The flowers are linked by visible lines and pathways, representing the connections that move through life: relationships, kinship, memory, loss, and care. Some connections are close and immediate, others stretch further across the surface of the work, reflecting how life is made up of many layers of connection that continue even when people are gone. These lines show that strength does not exist in isolation, it is built through connection and carried collectively.

Colour moves through the flowers as a language of life. The variation in colour represents the different experiences that shape us: love, grief, joy, hardship, growth, and survival.
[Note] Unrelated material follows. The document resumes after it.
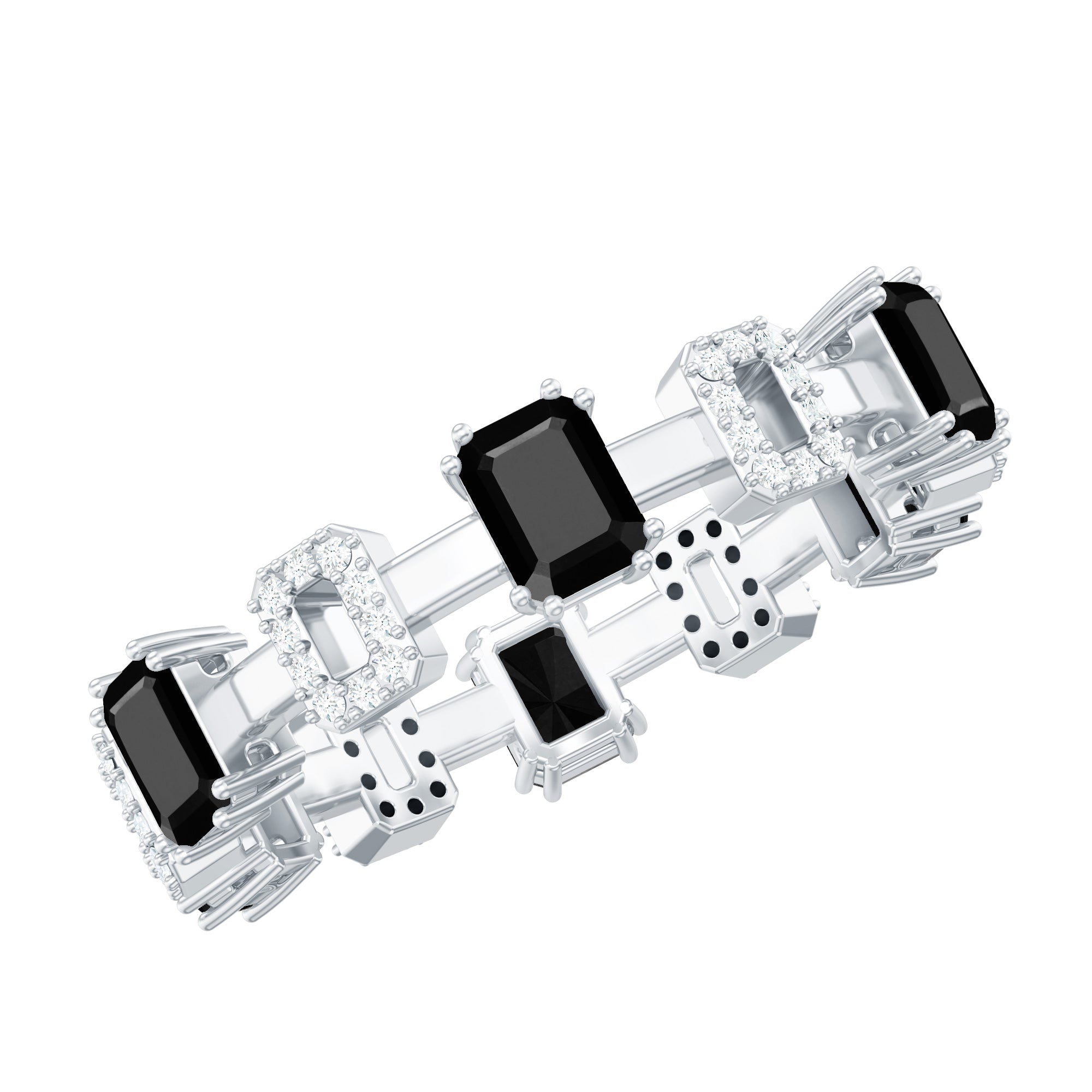 Contemporary Emerald Cut Onyx and Diamond Wedding Band AAA - Rosec Jewels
Brighter colours speak to moments of warmth, care, and connection, while deeper tones hold grief, loss, and struggle. Together, the colours show that life is complex and layered, and that strength comes from holding all of it at once.

 

The bark that forms my body was collected from Gunnedah Hill at Coonabarabran on Gomeroi Country. My father grew up on Gunnedah Hill. Although I was not born there, my spirit was formed there. My mother told me I was conceived on Gunnedah Hill, and that knowledge anchors me. My identity as a Gomeroi person is strong, living, and unbroken, carried through my body, memory, and spirit.

 

I travelled to Coonabarabran in 2025 to collect leaves for a smoking ceremony and bark from Gunnedah Hill, connected to cultural practice, care, and responsibility to my father. While I was there, that night, my father passed away unexpectedly. Six months later, my brother passed away. These losses were immense and continue to shape my days. Grief is constant and unresolved.

 

My strength comes from many places. It comes from those who came before me, my ancestors and old people, whose lives, knowledge, and survival made my own possible. It comes from Country itself, which continues to hold and guide me. I draw strength from my family, from my husband, my friends, my dogs, and my home. These relationships, human and non-human, past and present, are part of my continuance. They ground me and carry me forward, allowing me to live from one day to the next, as best as I can.

 

The figure rests within the field of flowers not in defeat, but in strength, endurance, and continuance. It speaks to the work of staying, of holding ground, breathing, and moving forward even when everything feels fragile. As I go forward through life, and eventually into the spirit world, my connection to Country remains. Country holds me in all stages of life, past, present, and future, and that connection does not end.

 

 

This work holds deep sorrow, but it stands firmly in strength. It is about living with profound loss while remaining connected to Gomeroi Country, and about remembering my identity and power, supported by those who came before me and those who walk beside me. I am Country, and Country is me.